EXCERPTED TEXT:
▽

Pod: Let’s Talk Impact Factor

The constraints upstream are disrupted, and that spells trouble downstream

Pod: Let’s Talk Impact Factor

Quantification as proxy for qualification of scientific and academic publications has been around for a very long time. 

Today, we touch a little on the history of bibliometrics and scientometrics, but not as much as in the chapter in our book entitled “Everything Counts, Nothing Matters,” where we go into the metrics of it all over the last 30 years.

Griping about the JIF has been going on for decades. “Responsible use” or “don’t count it” per DORA “should” statements, etc., and to no avail because in the end the JIF is a commercial product that influences careers, university rankings, and provides fodder for profit-driven publishers all over the world.

△

RECORDS SUPPLIED:
▽

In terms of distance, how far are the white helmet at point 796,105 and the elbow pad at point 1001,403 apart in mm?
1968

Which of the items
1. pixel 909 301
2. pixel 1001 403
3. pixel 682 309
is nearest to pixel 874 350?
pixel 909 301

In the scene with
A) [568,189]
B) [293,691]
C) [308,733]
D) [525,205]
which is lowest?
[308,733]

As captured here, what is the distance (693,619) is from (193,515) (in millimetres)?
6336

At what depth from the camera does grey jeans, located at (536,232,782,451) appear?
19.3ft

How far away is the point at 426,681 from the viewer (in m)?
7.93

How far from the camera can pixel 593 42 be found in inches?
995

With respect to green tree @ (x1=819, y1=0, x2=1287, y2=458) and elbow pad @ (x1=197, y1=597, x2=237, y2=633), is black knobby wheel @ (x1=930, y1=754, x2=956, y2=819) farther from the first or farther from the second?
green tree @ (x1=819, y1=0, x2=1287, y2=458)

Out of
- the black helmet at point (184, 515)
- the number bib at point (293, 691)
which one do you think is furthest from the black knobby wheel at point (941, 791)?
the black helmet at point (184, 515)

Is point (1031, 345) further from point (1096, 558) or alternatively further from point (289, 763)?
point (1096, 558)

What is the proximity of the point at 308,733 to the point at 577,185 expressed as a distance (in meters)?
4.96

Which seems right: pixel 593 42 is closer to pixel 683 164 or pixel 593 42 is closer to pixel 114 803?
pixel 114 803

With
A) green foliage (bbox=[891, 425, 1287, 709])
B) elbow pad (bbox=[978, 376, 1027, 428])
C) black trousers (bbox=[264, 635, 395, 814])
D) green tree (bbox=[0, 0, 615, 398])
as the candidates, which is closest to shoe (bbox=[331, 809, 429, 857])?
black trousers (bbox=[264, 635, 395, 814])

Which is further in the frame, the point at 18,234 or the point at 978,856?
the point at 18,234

△

REQUESTS:
1: Say whether each statement agrees with the impact factor piece, answering yes or no and quoting the deciding words:
(a) The book chapter is titled "Everything Counts, Nothing Matters."
(b) That chapter covers metrics over the last 50 years.
(c) Complaints about the JIF have gone on for only a few years.
2: Answer from the impact factor piece:
(a) How long has quantification been used as a proxy for qualification of scientific and academic publications?
(b) Whose "should" statements does it cite?
(c) What kind of product does it call the JIF?
3: Recast the paragraph of the impact factor piece that begins "Griping about the JIF" as a short list that keeps its main facts.

OUTPUTS FOR THE TASKS:
1:
(a) Yes: "the chapter in our book entitled “Everything Counts, Nothing Matters,”"
(b) No: "where we go into the metrics of it all over the last 30 years"
(c) No: "Griping about the JIF has been going on for decades."

2:
(a) For a very long time.
(b) DORA's.
(c) A commercial product.

3:
- Complaints about the JIF have gone on for decades.
- Calls such as DORA's "should" statements for "responsible use" or "don't count it" have had no effect.
- The JIF is a commercial product.
- It influences careers and university rankings and feeds profit-driven publishers worldwide.